DATA SHOWN.
*** Begin section ***
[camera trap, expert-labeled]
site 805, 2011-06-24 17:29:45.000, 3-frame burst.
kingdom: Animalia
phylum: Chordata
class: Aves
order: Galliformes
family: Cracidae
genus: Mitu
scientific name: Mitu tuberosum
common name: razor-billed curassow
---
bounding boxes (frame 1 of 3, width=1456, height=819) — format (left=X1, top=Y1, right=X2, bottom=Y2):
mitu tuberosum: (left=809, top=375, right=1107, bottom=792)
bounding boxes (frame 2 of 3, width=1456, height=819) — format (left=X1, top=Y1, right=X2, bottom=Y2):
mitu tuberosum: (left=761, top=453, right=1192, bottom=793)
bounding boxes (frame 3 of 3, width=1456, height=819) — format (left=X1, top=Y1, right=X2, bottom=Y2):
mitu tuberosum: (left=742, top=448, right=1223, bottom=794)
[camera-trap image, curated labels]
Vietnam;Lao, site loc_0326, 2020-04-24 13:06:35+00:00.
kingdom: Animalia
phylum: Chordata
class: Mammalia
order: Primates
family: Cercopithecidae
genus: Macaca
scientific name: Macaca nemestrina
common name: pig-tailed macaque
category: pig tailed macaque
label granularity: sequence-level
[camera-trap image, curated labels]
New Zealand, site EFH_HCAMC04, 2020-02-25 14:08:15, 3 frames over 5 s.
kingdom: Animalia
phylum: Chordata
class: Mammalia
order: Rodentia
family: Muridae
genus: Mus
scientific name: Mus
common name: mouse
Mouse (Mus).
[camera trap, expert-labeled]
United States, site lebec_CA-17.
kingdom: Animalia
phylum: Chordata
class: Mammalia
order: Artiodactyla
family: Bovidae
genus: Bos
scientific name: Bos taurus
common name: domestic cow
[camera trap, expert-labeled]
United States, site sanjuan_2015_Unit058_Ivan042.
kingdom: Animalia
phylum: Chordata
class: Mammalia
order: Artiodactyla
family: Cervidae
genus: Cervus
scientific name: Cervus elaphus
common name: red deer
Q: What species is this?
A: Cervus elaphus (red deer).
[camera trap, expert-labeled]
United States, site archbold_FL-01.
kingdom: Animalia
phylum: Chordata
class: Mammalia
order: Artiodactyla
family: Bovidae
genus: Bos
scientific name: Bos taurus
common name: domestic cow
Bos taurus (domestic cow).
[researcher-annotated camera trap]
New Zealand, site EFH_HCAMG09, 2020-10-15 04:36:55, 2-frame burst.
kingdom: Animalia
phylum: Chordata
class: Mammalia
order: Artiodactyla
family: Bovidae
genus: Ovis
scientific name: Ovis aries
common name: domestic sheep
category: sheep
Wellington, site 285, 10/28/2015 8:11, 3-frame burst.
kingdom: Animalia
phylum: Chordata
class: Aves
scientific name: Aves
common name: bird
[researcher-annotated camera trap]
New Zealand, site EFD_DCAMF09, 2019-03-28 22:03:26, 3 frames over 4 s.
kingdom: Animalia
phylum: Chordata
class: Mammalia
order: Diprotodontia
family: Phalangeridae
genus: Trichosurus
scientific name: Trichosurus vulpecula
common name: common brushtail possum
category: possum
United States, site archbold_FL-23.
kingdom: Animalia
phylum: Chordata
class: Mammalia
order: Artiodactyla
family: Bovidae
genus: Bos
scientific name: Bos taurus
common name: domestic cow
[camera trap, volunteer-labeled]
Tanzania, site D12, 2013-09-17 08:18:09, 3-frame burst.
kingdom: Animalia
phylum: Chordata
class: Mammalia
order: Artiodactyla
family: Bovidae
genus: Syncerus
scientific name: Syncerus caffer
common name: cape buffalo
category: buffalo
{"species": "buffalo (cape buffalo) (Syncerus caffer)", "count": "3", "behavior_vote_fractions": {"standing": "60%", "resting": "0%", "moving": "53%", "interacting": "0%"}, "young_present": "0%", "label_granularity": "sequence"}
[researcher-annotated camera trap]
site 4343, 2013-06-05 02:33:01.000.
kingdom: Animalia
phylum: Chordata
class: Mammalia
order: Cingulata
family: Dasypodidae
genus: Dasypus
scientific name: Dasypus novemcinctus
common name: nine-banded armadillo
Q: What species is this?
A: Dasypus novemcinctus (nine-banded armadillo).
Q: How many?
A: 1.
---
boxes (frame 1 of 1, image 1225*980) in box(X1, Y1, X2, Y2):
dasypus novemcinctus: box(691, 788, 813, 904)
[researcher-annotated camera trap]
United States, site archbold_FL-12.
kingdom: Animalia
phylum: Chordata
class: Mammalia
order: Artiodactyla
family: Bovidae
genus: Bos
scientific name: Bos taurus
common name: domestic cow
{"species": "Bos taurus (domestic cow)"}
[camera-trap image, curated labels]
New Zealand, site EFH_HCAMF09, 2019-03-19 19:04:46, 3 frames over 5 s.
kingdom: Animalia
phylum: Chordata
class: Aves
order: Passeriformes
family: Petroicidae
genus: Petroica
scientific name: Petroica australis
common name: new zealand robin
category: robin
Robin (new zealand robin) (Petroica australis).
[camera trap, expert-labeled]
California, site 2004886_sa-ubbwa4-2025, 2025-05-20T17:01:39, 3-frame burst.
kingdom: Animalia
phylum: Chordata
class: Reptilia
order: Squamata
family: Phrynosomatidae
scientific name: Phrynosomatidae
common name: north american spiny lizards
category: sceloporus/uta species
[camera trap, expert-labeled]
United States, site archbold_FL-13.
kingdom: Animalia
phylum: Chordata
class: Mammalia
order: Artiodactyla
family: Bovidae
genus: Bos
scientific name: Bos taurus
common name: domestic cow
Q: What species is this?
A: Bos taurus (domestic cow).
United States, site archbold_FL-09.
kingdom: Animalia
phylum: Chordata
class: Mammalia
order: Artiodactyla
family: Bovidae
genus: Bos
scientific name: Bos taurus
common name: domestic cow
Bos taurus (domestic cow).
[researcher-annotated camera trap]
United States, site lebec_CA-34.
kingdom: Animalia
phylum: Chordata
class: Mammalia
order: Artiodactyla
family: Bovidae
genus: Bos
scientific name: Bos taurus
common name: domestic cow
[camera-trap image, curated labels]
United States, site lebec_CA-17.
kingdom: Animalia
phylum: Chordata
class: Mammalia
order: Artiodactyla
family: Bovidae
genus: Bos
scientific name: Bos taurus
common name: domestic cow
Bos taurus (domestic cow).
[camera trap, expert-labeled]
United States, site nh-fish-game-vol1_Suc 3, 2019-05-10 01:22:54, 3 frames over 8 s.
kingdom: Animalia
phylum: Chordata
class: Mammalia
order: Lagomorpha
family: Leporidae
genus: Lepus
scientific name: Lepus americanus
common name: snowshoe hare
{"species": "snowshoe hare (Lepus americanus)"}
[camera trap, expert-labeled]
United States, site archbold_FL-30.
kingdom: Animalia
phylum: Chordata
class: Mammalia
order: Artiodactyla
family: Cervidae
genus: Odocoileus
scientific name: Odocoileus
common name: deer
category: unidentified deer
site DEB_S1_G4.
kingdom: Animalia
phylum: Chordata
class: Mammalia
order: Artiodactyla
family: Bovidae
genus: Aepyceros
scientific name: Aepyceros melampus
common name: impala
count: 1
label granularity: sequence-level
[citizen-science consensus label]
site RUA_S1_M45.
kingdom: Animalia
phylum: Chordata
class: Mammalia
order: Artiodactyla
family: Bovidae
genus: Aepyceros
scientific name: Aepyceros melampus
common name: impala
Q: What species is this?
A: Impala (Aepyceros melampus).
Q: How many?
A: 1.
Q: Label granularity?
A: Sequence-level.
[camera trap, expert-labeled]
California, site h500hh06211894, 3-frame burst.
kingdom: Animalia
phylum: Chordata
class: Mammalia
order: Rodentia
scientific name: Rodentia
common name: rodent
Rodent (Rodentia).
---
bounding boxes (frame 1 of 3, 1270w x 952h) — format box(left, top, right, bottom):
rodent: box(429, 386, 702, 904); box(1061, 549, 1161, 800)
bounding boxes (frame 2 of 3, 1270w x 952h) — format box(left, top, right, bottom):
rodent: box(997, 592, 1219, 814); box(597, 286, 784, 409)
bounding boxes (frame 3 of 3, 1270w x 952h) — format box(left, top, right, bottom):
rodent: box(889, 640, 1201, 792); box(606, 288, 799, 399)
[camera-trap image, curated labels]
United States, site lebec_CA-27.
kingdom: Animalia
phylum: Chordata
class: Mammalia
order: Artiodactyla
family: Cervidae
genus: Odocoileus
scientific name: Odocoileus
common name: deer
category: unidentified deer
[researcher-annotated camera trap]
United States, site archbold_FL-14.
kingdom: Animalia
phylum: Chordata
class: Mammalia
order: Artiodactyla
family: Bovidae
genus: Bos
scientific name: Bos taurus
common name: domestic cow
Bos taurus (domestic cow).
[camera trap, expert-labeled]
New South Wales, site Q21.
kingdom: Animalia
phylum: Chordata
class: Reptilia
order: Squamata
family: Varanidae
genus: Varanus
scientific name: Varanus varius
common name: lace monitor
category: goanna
*** End section ***
WORK REQUEST. Only the number of lines in the data that hold "Syncerus" should be stated.

OUTPUT BELOW. 3